To be done
Please repeat the lines starting with the line containing "List green grass" and going on through the line containing "Answer: small shrub", switching "camera" to "viewer" and leaving everything else unchanged.

───── Working data

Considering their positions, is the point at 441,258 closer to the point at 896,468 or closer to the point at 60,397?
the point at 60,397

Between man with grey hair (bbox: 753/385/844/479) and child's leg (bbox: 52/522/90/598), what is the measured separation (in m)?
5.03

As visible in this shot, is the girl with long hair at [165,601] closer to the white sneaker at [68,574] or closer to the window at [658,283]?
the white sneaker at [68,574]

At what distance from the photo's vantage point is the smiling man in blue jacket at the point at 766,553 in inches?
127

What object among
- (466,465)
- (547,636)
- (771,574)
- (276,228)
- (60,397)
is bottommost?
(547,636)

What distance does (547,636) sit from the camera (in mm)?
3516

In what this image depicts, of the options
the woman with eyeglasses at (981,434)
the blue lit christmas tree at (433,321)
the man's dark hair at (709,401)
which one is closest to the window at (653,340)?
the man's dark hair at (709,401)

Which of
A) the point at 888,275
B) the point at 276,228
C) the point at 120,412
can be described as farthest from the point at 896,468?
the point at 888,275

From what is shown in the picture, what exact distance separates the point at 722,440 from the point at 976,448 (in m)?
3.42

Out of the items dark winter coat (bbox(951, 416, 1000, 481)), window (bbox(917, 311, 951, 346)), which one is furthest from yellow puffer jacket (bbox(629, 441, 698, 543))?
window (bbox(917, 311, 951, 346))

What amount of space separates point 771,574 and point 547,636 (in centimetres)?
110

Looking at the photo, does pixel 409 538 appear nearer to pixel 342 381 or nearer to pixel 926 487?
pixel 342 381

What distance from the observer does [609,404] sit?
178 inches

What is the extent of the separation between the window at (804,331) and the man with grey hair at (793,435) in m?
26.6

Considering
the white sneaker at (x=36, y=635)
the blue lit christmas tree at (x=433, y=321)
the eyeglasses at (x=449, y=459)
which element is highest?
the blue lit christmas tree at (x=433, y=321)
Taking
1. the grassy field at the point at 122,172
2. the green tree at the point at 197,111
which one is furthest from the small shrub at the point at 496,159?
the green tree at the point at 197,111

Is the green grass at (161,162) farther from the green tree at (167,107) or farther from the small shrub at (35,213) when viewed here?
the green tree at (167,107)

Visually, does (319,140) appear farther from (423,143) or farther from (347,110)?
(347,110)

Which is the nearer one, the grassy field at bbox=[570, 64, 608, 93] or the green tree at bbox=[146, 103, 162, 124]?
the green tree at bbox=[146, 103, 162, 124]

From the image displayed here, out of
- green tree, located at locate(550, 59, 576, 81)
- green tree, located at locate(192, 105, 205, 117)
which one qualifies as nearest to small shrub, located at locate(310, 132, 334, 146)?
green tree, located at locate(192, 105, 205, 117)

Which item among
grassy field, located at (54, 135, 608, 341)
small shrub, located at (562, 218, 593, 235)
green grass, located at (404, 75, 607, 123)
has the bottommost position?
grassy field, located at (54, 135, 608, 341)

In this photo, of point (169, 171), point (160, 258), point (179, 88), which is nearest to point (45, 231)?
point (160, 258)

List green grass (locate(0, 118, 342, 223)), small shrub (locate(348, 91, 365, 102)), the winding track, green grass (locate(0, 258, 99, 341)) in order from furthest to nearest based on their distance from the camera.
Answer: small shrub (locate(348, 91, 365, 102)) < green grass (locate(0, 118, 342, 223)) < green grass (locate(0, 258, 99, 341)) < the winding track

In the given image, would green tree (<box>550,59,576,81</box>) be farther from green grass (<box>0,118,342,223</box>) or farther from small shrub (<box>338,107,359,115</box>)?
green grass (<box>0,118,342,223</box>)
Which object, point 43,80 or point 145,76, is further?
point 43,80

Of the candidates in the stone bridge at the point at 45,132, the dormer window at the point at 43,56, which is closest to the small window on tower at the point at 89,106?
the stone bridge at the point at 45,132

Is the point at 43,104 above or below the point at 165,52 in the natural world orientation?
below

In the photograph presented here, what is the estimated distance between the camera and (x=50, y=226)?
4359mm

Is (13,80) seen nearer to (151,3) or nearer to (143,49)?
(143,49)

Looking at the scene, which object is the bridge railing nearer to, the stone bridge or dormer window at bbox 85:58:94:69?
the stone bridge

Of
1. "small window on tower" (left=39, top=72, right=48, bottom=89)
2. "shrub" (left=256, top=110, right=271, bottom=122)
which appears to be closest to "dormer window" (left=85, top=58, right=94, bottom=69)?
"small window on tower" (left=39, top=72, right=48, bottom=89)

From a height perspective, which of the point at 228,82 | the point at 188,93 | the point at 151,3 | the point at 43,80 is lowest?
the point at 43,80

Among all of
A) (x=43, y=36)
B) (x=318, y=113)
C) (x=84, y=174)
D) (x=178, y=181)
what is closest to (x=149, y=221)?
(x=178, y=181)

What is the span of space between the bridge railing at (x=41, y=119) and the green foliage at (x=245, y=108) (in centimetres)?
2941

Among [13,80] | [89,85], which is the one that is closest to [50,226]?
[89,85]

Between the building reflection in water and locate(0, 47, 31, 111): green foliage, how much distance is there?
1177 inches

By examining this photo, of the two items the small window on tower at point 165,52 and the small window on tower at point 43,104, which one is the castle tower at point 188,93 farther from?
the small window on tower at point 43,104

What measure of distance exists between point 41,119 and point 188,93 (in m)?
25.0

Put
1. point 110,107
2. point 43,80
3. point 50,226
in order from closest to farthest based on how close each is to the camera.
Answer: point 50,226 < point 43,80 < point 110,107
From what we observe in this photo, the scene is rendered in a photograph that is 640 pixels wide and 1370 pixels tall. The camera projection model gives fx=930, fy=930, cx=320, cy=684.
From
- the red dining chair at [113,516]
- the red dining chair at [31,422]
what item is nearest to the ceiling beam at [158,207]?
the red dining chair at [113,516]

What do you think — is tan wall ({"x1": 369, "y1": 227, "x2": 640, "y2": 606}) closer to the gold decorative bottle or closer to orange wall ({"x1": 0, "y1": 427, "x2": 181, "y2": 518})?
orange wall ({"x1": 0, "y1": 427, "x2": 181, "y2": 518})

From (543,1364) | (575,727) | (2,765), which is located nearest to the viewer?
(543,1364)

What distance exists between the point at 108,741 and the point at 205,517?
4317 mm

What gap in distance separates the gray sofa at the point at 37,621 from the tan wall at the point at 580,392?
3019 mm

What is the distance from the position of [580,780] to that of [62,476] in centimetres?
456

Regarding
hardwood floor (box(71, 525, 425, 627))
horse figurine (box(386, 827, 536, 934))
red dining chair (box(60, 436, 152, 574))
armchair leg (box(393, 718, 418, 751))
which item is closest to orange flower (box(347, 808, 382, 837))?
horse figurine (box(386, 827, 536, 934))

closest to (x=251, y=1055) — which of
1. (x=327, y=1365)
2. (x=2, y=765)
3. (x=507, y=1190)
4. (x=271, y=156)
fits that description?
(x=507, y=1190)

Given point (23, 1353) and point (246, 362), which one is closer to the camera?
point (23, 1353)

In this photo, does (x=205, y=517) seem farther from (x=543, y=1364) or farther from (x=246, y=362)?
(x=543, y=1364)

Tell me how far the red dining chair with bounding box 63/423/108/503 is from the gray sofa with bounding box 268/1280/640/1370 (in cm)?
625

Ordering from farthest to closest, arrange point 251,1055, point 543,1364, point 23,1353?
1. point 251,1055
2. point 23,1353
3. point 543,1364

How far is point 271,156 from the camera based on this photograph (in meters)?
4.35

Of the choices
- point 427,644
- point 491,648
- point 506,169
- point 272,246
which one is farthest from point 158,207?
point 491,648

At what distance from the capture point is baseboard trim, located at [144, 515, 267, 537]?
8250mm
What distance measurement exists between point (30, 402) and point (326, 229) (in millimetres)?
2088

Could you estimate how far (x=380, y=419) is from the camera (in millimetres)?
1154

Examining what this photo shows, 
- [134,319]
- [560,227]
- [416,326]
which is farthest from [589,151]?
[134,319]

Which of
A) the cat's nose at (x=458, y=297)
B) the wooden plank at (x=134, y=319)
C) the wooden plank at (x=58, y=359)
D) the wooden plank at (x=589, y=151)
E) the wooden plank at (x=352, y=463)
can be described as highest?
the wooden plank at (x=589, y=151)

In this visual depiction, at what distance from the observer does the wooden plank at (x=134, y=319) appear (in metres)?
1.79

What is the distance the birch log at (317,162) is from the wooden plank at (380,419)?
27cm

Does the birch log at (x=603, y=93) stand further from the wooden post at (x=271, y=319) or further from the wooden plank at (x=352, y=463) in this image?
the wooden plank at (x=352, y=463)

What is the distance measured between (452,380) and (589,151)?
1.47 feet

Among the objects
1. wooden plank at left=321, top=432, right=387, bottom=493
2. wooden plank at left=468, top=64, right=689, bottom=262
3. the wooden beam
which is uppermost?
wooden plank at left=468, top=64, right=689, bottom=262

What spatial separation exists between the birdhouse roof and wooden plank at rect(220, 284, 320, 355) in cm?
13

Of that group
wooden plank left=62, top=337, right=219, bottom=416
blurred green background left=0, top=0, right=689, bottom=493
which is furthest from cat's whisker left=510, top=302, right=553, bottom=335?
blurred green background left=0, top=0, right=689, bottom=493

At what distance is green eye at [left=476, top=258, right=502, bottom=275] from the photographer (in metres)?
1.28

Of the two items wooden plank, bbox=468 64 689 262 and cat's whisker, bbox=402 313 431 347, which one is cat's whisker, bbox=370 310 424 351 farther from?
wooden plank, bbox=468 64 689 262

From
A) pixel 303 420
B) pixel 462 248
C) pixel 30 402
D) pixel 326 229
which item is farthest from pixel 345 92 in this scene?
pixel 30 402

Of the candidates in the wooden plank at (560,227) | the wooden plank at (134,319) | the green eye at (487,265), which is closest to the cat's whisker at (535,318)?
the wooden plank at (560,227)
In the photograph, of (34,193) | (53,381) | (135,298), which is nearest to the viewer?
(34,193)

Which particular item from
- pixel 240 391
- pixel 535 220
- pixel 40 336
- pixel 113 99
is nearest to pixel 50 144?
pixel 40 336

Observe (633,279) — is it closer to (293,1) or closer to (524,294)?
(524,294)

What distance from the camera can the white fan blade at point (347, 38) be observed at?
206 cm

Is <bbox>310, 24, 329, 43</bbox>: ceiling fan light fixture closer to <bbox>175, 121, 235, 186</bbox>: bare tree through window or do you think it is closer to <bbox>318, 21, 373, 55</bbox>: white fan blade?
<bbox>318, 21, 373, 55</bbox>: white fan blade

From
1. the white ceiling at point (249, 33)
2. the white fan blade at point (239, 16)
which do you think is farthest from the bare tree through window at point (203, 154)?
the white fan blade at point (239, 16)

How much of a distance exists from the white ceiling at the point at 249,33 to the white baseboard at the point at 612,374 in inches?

──────────

Output for this exercise
List green grass (locate(0, 118, 342, 223)), small shrub (locate(348, 91, 365, 102)), the winding track, green grass (locate(0, 258, 99, 341)) in order from furthest to nearest based on their distance from the viewer.
Answer: small shrub (locate(348, 91, 365, 102)) < green grass (locate(0, 118, 342, 223)) < green grass (locate(0, 258, 99, 341)) < the winding track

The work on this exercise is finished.